The JERA Meghnaghat plant is merely the tip of the iceberg in the power sector's crisis. Across the industry, the country is burdened with expensive electricity from unsolicited projects awarded under the now-defunct Speedy Supply of Power and Energy (Special Provision) Act 2010. These contracts often bypassed feasibility studies and were exempt from public scrutiny. This has led to an oversupply of generation capacity -- largely dependent on natural gas -- even though Petrobangla cannot provide even half of the required supply to keep existing plants running. Idle plants continue to collect capacity payments, bleeding the BPDB's finances dry without delivering electricity to the grid. At Meghnaghat alone, three large LNG-based plants sit underutilized due to gas shortages and delays in substation construction. Meanwhile, the government is forced to pay these idle power plant owners through capacity charges, wasting significant taxpayer funds just to meet the costly contractual obligations.

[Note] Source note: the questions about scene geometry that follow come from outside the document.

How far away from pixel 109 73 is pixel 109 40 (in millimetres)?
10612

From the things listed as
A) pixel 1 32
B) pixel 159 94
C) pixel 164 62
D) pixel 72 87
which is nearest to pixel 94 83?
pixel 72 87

Blame for this unsustainable mess rests squarely on the ousted Awami League government, which spent years pursuing power generation targets without securing fuel supply or transmission capacity. In many instances, contracts were awarded not on the basis of national demand forecasts or technical merit, but to serve political convenience, funnel money to individuals politically connected with Awami League, and cultivate foreign partnerships for short-term gain. This wilful neglect of prudent planning and financial discipline has saddled the nation with high-cost energy, undermined investor confidence and pushed public utilities like BPDB closer to insolvency. Experts have repeatedly cautioned against inflated demand projections and warned of the dangers of overcapacity, but such concerns were brushed aside. Instead of a stable, affordable energy system, the country has been left with one that is expensive, inefficient and shaped more by private interests than public need.

There is, however, a measure of hope that the current interim administration may begin to correct course. The initiative to renegotiate tariffs that started with the JERA plant is a step in the right direction. The incumbent adviser to the Ministry of Power, Energy and Mineral Resources Muhammad Fouzul Kabir Khan deserves a degree of appreciation for initiating this difficult and politically charged process. While his efforts cannot erase the consequences of a decade of misgovernance, they mark a crucial first step towards repairing the extensive damage inflicted upon the sector. To truly rectify the situation, the government must review all existing PPAs to assess fairness and economic viability one by one and phase out the unsustainable practice of capacity payments. Above all, long-term energy planning must be rooted in a reliable fuel supply chain and investment in transmission infrastructure. Bangladesh's energy future must not remain hostage to past mistakes. With a clear strategy and political will, the country can still build a power sector that truly serves its people.